GOAL OF THE EXERCISE -> An exact reprint of the whole listing is what the answer must contain.

MATERIAL FOR THE TASK ->
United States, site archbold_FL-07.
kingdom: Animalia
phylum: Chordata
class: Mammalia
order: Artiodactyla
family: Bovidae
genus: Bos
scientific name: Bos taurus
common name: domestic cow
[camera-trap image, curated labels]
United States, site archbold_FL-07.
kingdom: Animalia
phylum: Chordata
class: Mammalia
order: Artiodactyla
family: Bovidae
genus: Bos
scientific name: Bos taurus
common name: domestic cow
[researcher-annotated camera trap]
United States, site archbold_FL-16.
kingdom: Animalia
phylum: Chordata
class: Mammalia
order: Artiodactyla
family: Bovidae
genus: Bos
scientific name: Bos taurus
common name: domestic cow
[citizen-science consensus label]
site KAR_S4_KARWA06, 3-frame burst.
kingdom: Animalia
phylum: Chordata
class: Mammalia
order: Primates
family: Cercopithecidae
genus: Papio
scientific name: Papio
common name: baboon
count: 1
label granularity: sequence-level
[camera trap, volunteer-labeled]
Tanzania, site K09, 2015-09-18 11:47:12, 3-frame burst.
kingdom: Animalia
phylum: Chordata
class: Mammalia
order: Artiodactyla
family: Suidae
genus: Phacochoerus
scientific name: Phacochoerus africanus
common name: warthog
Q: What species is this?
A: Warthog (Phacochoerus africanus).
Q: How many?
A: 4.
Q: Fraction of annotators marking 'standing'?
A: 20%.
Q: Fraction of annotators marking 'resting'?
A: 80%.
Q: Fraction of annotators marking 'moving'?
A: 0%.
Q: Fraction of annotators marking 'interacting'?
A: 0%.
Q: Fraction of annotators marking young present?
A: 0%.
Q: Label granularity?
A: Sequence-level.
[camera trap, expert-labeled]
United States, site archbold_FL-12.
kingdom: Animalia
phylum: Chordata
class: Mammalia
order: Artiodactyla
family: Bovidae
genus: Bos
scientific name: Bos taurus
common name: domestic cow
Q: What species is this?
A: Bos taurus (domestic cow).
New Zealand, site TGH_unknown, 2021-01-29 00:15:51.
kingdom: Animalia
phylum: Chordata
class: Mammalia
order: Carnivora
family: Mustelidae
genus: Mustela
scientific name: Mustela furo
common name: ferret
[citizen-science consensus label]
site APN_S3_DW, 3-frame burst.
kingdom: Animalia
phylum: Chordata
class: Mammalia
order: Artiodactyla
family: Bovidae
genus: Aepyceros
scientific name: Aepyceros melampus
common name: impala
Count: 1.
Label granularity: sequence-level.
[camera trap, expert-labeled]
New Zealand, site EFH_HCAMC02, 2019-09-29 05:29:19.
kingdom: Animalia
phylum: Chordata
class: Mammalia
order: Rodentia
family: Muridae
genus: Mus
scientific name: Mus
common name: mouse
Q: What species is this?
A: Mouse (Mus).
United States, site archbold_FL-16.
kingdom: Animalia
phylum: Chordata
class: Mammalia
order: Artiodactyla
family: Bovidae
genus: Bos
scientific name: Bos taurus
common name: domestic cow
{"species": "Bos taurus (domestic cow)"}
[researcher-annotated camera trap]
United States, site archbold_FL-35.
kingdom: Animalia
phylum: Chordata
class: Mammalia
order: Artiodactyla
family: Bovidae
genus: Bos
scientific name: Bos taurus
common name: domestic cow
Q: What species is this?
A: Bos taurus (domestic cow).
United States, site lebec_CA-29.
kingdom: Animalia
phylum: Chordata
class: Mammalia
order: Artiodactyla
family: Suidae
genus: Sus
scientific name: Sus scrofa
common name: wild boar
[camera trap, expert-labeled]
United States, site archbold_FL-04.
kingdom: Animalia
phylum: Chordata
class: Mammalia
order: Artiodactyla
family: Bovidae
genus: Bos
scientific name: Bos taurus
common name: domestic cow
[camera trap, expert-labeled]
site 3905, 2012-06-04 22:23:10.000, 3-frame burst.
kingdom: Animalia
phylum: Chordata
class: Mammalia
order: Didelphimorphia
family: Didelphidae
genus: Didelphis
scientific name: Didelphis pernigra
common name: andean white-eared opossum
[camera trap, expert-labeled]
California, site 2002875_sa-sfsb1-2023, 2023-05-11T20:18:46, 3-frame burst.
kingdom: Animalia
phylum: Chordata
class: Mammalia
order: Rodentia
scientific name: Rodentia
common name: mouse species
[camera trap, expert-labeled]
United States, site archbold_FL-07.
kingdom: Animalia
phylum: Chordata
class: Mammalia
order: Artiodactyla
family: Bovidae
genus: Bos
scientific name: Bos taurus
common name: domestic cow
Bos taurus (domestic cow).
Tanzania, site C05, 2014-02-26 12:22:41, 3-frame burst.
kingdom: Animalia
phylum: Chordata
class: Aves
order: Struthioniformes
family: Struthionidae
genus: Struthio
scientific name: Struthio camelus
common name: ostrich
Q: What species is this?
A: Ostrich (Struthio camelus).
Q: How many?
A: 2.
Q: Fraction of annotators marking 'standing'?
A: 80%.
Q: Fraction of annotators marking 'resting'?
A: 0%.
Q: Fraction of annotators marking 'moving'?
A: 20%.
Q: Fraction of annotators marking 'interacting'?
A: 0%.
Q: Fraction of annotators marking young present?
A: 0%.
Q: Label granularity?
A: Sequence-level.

TASK OUTPUT ->
United States, site archbold_FL-07.
kingdom: Animalia
phylum: Chordata
class: Mammalia
order: Artiodactyla
family: Bovidae
genus: Bos
scientific name: Bos taurus
common name: domestic cow
[camera-trap image, curated labels]
United States, site archbold_FL-07.
kingdom: Animalia
phylum: Chordata
class: Mammalia
order: Artiodactyla
family: Bovidae
genus: Bos
scientific name: Bos taurus
common name: domestic cow
[researcher-annotated camera trap]
United States, site archbold_FL-16.
kingdom: Animalia
phylum: Chordata
class: Mammalia
order: Artiodactyla
family: Bovidae
genus: Bos
scientific name: Bos taurus
common name: domestic cow
[citizen-science consensus label]
site KAR_S4_KARWA06, 3-frame burst.
kingdom: Animalia
phylum: Chordata
class: Mammalia
order: Primates
family: Cercopithecidae
genus: Papio
scientific name: Papio
common name: baboon
count: 1
label granularity: sequence-level
[camera trap, volunteer-labeled]
Tanzania, site K09, 2015-09-18 11:47:12, 3-frame burst.
kingdom: Animalia
phylum: Chordata
class: Mammalia
order: Artiodactyla
family: Suidae
genus: Phacochoerus
scientific name: Phacochoerus africanus
common name: warthog
Q: What species is this?
A: Warthog (Phacochoerus africanus).
Q: How many?
A: 4.
Q: Fraction of annotators marking 'standing'?
A: 20%.
Q: Fraction of annotators marking 'resting'?
A: 80%.
Q: Fraction of annotators marking 'moving'?
A: 0%.
Q: Fraction of annotators marking 'interacting'?
A: 0%.
Q: Fraction of annotators marking young present?
A: 0%.
Q: Label granularity?
A: Sequence-level.
[camera trap, expert-labeled]
United States, site archbold_FL-12.
kingdom: Animalia
phylum: Chordata
class: Mammalia
order: Artiodactyla
family: Bovidae
genus: Bos
scientific name: Bos taurus
common name: domestic cow
Q: What species is this?
A: Bos taurus (domestic cow).
New Zealand, site TGH_unknown, 2021-01-29 00:15:51.
kingdom: Animalia
phylum: Chordata
class: Mammalia
order: Carnivora
family: Mustelidae
genus: Mustela
scientific name: Mustela furo
common name: ferret
[citizen-science consensus label]
site APN_S3_DW, 3-frame burst.
kingdom: Animalia
phylum: Chordata
class: Mammalia
order: Artiodactyla
family: Bovidae
genus: Aepyceros
scientific name: Aepyceros melampus
common name: impala
Count: 1.
Label granularity: sequence-level.
[camera trap, expert-labeled]
New Zealand, site EFH_HCAMC02, 2019-09-29 05:29:19.
kingdom: Animalia
phylum: Chordata
class: Mammalia
order: Rodentia
family: Muridae
genus: Mus
scientific name: Mus
common name: mouse
Q: What species is this?
A: Mouse (Mus).
United States, site archbold_FL-16.
kingdom: Animalia
phylum: Chordata
class: Mammalia
order: Artiodactyla
family: Bovidae
genus: Bos
scientific name: Bos taurus
common name: domestic cow
{"species": "Bos taurus (domestic cow)"}
[researcher-annotated camera trap]
United States, site archbold_FL-35.
kingdom: Animalia
phylum: Chordata
class: Mammalia
order: Artiodactyla
family: Bovidae
genus: Bos
scientific name: Bos taurus
common name: domestic cow
Q: What species is this?
A: Bos taurus (domestic cow).
United States, site lebec_CA-29.
kingdom: Animalia
phylum: Chordata
class: Mammalia
order: Artiodactyla
family: Suidae
genus: Sus
scientific name: Sus scrofa
common name: wild boar
[camera trap, expert-labeled]
United States, site archbold_FL-04.
kingdom: Animalia
phylum: Chordata
class: Mammalia
order: Artiodactyla
family: Bovidae
genus: Bos
scientific name: Bos taurus
common name: domestic cow
[camera trap, expert-labeled]
site 3905, 2012-06-04 22:23:10.000, 3-frame burst.
kingdom: Animalia
phylum: Chordata
class: Mammalia
order: Didelphimorphia
family: Didelphidae
genus: Didelphis
scientific name: Didelphis pernigra
common name: andean white-eared opossum
[camera trap, expert-labeled]
California, site 2002875_sa-sfsb1-2023, 2023-05-11T20:18:46, 3-frame burst.
kingdom: Animalia
phylum: Chordata
class: Mammalia
order: Rodentia
scientific name: Rodentia
common name: mouse species
[camera trap, expert-labeled]
United States, site archbold_FL-07.
kingdom: Animalia
phylum: Chordata
class: Mammalia
order: Artiodactyla
family: Bovidae
genus: Bos
scientific name: Bos taurus
common name: domestic cow
Bos taurus (domestic cow).
Tanzania, site C05, 2014-02-26 12:22:41, 3-frame burst.
kingdom: Animalia
phylum: Chordata
class: Aves
order: Struthioniformes
family: Struthionidae
genus: Struthio
scientific name: Struthio camelus
common name: ostrich
Q: What species is this?
A: Ostrich (Struthio camelus).
Q: How many?
A: 2.
Q: Fraction of annotators marking 'standing'?
A: 80%.
Q: Fraction of annotators marking 'resting'?
A: 0%.
Q: Fraction of annotators marking 'moving'?
A: 20%.
Q: Fraction of annotators marking 'interacting'?
A: 0%.
Q: Fraction of annotators marking young present?
A: 0%.
Q: Label granularity?
A: Sequence-level.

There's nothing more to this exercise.